34. Compatibility summary matrix example semantics

34.1 Example rows

  • v1.2 -> v1.3 compatible gated, observers yes, validators yes, signers yes pre-boundary, old signers no post-boundary
  • v1.3 -> v2.0 hard fork separate network, observers old-chain only, new-chain join requires full upgrade
  • v1.3 -> v1.3.1 fully compatible, all roles yes, no boundary disruption

34.2 Rule

These summaries are examples only; actual matrix MUST be canonical and scope-bound.


35. Anti-patterns

Systems SHOULD avoid:

  1. saying “everyone please upgrade soon” with no matrix
  2. allowing old signers to continue after incompatible boundary
  3. mixed fleets with no monitoring or threshold evidence
  4. role eligibility not distinguished from observer compatibility
  5. rollback assumptions with irreversible migration
  6. version numbers changed with no activation record
  7. operator docs that conflict with matrix object
  8. hard fork with no explicit post-boundary peer treatment
  9. no laggard policy
  10. no archive of the rollout path

36. Formal goals

AZ-036 urmărește aceste obiective:

36.1 Deterministic version compatibility

Nodes and operators can determine exactly whether a version is allowed for each role at each stage.

36.2 Safe rollout

Upgrade rollout can happen with explicit thresholds, staged monitoring and predictable cutover behavior.

36.3 Controlled mixed fleets

Temporary coexistence of versions does not become accidental semantic divergence.

36.4 Audit-grade transition history

The network can later reconstruct exactly how it moved from one version regime to another.


37. Formula documentului

Network Upgrade Rollout = official compatibility matrix + role-aware gating + rollout thresholds + explicit activation boundary + mixed-fleet monitoring + fail-closed rules for unsupported signers


38. Relația cu restul suitei

  • AZ-034 definește clasificarea upgrade-urilor și hard fork-urilor.
  • AZ-035 definește disciplina cheilor și a rolurilor.
  • AZ-036 definește cum se mută efectiv rețeaua vie între versiuni, fără ambiguitate despre compatibilitate.

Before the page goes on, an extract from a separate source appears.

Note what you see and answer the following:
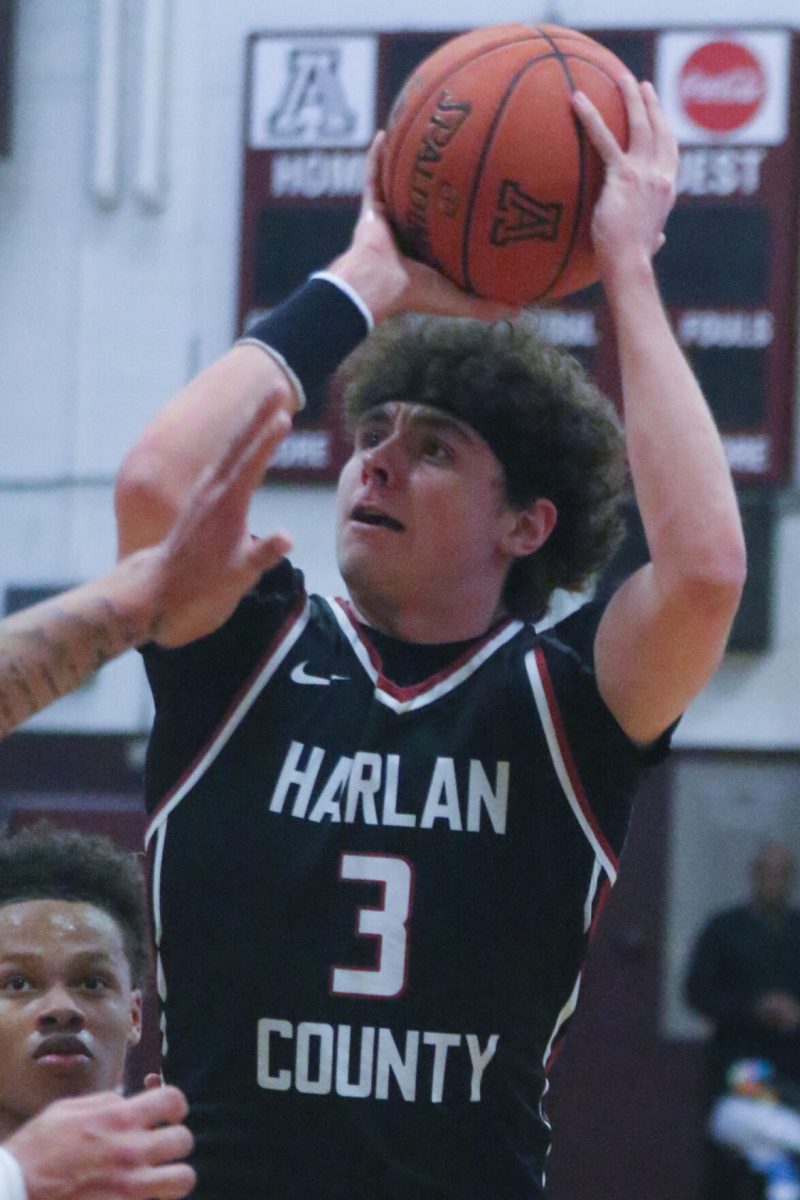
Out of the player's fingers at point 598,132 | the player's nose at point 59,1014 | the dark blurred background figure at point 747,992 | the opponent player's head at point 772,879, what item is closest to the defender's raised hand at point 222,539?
the player's fingers at point 598,132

Pe scurt: AZ-034 spune ce se schimbă și când; AZ-036 spune cine mai are voie să participe și în ce mod pe durata tranziției.


39. Ce urmează

După AZ-036, documentul corect este:

AZ-037 — Long-Term Archive Verification and Preservation Schedule

Acolo trebuie fixate:

  • verificările periodice ale arhivelor;
  • rotația mediilor de stocare;
  • revalidarea manifesturilor și hash-urilor;
  • politici de retenție pe termen foarte lung;
  • și cum ne asigurăm că arhivele de launch, upgrade și incident rămân verificabile peste ani.

Închidere

O rețea nu se upgradează în siguranță doar pentru că există cod nou. Se upgradează în siguranță când fiecare nod știe exact: ce versiuni pot coexista, când are voie să semneze, când trebuie să tacă, și când o versiune veche nu mai este doar „mai veche”, ci deja incompatibilă.

Acolo începe rollout-ul matur între versiuni.